YOUR OBJECTIVE
From the entries below, pull out the lines verbatim, beginning with the line that contains "this 397×280 image." and stopping after the line that contains "peeling plaster [240, 106, 396, 260]". Include both of those lines.

INFORMATION SUPPLIED
____
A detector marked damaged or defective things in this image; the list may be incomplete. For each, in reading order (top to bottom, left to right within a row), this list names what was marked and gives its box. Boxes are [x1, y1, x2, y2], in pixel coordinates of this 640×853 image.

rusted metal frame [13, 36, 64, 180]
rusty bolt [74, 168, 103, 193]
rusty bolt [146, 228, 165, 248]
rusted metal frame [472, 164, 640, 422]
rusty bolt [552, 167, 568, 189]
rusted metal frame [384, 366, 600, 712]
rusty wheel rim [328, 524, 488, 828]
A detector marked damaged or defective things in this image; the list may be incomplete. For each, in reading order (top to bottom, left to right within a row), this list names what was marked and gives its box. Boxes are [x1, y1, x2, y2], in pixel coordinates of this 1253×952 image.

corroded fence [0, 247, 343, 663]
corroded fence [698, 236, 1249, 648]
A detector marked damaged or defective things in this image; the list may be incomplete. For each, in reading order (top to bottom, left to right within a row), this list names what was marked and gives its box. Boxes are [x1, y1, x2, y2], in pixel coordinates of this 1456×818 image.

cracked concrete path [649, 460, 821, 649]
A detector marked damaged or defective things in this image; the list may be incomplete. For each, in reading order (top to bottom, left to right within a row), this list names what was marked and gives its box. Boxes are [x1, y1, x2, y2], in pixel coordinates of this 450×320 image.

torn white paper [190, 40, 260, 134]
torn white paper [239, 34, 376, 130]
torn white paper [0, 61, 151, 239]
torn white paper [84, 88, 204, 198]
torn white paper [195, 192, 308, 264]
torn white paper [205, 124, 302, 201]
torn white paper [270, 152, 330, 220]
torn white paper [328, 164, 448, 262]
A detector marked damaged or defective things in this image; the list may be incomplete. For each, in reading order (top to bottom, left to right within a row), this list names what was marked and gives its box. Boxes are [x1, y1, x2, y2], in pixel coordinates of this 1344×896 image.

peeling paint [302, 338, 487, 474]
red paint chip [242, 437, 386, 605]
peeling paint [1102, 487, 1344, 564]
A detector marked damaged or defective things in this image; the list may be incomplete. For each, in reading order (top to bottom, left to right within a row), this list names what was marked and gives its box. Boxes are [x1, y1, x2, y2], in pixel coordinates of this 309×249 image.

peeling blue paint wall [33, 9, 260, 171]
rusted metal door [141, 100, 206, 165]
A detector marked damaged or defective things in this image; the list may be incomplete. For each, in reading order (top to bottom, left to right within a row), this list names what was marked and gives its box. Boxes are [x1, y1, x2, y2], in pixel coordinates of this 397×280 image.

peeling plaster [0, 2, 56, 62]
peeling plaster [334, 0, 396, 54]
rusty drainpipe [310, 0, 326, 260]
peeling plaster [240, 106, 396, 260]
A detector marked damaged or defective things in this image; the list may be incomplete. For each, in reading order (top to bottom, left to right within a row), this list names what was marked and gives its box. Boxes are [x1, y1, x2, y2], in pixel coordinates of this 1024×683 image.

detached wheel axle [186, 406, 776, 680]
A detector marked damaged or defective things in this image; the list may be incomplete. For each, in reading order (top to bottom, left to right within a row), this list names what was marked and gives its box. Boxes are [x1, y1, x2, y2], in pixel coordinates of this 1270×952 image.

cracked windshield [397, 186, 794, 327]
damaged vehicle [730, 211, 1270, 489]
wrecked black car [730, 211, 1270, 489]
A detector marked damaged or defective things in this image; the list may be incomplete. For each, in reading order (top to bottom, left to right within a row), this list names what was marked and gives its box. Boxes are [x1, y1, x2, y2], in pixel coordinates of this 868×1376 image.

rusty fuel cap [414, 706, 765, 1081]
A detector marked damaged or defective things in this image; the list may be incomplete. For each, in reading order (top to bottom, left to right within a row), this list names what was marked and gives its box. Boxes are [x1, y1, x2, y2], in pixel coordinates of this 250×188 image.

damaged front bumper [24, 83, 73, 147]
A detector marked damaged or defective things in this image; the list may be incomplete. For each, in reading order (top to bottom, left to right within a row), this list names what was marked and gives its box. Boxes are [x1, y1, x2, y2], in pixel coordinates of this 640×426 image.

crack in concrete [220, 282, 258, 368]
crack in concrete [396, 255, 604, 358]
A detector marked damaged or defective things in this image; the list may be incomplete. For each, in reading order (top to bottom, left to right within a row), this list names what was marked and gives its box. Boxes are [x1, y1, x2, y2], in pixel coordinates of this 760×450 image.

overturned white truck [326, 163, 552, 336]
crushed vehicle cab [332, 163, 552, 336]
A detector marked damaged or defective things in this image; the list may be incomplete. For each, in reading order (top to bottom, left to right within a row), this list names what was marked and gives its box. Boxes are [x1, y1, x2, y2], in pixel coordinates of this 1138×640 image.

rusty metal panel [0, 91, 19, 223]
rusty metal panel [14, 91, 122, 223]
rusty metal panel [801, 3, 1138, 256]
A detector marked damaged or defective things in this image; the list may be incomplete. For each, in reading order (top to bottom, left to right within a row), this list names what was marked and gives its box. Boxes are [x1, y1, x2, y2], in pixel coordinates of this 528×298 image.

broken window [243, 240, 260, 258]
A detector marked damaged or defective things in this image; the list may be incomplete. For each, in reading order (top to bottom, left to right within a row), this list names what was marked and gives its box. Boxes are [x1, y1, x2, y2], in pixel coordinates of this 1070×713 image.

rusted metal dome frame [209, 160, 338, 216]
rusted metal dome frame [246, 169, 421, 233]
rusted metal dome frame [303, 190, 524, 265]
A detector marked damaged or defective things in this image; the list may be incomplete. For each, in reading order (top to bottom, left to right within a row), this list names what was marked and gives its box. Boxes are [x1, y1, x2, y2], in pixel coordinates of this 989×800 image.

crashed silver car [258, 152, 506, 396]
____
WRITTEN ANSWER
A detector marked damaged or defective things in this image; the list may be incomplete. For each, in reading order (top to bottom, left to right within a row), this list names what was marked and gives its box. Boxes are [x1, y1, x2, y2], in pixel coordinates of this 397×280 image.

peeling plaster [0, 2, 56, 62]
peeling plaster [334, 0, 396, 54]
rusty drainpipe [310, 0, 326, 260]
peeling plaster [240, 106, 396, 260]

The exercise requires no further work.